Several essays address airport and transit security directly — a consistent Schneier theme throughout the security-commentator-era. His argument is consistent: the security measures deployed after September 11 are calibrated to the specific attacks that occurred, not to the actual threat landscape. Security theater responds to yesterday's attack. Effective security requires anticipating novel attack vectors, which requires threat modeling rather than reaction.
Relationship to the Full Arc
Carry On was published in the same year as liars-and-outliers, and the contrast between the two books illustrates the dual character of Schneier's output.
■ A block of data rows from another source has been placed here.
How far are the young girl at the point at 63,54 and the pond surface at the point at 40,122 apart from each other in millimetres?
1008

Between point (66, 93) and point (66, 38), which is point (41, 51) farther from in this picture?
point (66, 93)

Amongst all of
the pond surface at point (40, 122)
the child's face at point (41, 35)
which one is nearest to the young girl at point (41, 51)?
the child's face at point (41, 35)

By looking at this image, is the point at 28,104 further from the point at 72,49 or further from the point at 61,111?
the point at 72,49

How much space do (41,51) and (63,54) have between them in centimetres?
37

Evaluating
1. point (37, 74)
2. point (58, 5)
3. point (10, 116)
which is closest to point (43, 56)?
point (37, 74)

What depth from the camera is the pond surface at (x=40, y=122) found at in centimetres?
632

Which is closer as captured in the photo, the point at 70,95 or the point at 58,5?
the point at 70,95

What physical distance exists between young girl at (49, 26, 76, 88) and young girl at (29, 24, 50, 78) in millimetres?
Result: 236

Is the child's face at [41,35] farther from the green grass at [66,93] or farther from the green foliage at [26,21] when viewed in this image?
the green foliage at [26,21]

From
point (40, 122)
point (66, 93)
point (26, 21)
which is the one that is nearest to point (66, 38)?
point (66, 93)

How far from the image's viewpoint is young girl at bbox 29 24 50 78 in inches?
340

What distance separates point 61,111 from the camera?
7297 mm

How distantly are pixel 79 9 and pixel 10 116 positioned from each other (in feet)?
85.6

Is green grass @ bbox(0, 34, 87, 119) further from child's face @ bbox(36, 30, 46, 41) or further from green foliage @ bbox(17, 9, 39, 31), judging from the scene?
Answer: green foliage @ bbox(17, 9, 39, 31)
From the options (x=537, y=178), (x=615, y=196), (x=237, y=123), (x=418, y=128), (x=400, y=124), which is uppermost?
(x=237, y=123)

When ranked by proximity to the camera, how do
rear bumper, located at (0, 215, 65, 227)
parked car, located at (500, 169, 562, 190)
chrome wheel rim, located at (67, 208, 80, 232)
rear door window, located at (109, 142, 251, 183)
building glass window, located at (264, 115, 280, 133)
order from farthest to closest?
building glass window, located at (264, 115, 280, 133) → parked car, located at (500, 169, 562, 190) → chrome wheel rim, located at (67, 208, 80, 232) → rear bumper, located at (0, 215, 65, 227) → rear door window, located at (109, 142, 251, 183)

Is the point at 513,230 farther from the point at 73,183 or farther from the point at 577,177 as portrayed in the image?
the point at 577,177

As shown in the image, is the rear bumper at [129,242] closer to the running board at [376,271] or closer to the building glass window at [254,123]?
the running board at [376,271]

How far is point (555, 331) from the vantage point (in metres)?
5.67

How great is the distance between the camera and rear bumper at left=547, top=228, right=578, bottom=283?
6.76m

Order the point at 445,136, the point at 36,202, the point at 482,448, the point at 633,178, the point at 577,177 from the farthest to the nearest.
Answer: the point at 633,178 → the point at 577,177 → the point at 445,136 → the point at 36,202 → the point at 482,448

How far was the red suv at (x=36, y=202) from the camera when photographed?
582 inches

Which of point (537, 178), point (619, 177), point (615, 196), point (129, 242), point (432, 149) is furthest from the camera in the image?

Liars and Outliers is theoretical, sustained, and ambitious; Carry On is practical, fragmented, and topical. Schneier operates simultaneously as a theorist developing long-term frameworks and as a commentator engaging weekly with current events. The essay collections are the output of the second mode.
The book's lasting value is similar to that of schneier-on-security-book: it is a historical record of security policy discourse at a particular moment, filtered through a consistent analytical lens. For readers who do not follow the blog continuously, the collections provide curated access to Schneier's most significant shorter work.
Note on Format
Schneier's essay collections are deliberately accessible — the pieces are short, jargon-free, and designed for general audiences. This is not a weakness but a deliberate choice. Schneier's influence during the security commentator era derived substantially from his ability to publish regularly and clearly on topics that mattered to non-specialists. The essay format is the medium through which that influence operated.